WHAT IS ASKED
Put the entries from the start through the line containing "508 centimetres" into a JSON list of strings, one string per line, leaving out any blank lines.

RECORDS
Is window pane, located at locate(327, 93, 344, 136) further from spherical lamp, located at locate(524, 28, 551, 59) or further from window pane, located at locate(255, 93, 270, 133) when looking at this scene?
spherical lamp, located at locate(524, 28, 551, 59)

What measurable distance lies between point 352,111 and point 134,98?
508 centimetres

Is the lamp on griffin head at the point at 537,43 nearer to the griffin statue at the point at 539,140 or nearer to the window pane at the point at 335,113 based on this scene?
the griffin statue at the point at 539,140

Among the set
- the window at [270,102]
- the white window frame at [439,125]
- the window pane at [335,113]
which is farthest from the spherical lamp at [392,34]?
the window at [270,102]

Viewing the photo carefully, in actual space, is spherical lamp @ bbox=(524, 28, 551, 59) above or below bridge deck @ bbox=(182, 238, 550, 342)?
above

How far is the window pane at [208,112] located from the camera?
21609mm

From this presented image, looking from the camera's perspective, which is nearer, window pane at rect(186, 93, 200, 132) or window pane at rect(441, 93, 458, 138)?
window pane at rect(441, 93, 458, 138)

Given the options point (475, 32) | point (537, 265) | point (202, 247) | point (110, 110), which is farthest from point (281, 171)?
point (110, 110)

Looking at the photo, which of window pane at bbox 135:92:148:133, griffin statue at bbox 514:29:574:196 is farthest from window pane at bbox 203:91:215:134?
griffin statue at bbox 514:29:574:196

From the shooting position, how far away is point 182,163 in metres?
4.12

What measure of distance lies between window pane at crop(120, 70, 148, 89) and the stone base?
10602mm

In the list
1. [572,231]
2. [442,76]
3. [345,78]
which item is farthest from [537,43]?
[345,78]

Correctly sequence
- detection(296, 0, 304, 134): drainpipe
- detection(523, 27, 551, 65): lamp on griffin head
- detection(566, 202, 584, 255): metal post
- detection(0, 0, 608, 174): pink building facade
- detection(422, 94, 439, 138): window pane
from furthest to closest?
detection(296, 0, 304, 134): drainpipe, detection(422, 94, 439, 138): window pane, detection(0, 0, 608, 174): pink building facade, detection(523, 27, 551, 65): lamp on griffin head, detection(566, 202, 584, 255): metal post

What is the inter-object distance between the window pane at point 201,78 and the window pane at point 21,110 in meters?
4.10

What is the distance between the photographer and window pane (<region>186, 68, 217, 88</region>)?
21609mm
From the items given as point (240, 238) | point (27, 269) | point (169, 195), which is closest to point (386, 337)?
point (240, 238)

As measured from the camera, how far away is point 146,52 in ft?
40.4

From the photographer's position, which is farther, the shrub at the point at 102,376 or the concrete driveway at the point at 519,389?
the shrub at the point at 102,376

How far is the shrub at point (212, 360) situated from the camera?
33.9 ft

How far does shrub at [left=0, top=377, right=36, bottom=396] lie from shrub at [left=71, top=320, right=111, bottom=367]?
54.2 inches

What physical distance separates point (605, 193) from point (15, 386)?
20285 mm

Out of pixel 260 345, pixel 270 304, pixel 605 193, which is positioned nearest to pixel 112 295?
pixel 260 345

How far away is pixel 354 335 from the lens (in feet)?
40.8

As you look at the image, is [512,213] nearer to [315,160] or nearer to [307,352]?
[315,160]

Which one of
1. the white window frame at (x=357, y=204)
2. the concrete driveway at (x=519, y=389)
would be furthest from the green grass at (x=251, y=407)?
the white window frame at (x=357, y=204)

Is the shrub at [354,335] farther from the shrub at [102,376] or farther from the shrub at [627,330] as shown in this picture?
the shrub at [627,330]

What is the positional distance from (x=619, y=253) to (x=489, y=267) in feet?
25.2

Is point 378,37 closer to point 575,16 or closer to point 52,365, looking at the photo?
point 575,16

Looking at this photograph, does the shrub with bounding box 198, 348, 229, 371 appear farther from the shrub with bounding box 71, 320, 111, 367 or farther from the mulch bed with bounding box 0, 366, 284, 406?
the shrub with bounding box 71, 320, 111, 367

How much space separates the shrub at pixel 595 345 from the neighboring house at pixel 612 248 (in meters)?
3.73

OUTPUT OF THE EXERCISE
[
  "Is window pane, located at locate(327, 93, 344, 136) further from spherical lamp, located at locate(524, 28, 551, 59) or further from window pane, located at locate(255, 93, 270, 133) when looking at this scene?",
  "spherical lamp, located at locate(524, 28, 551, 59)",
  "What measurable distance lies between point 352,111 and point 134,98?",
  "508 centimetres"
]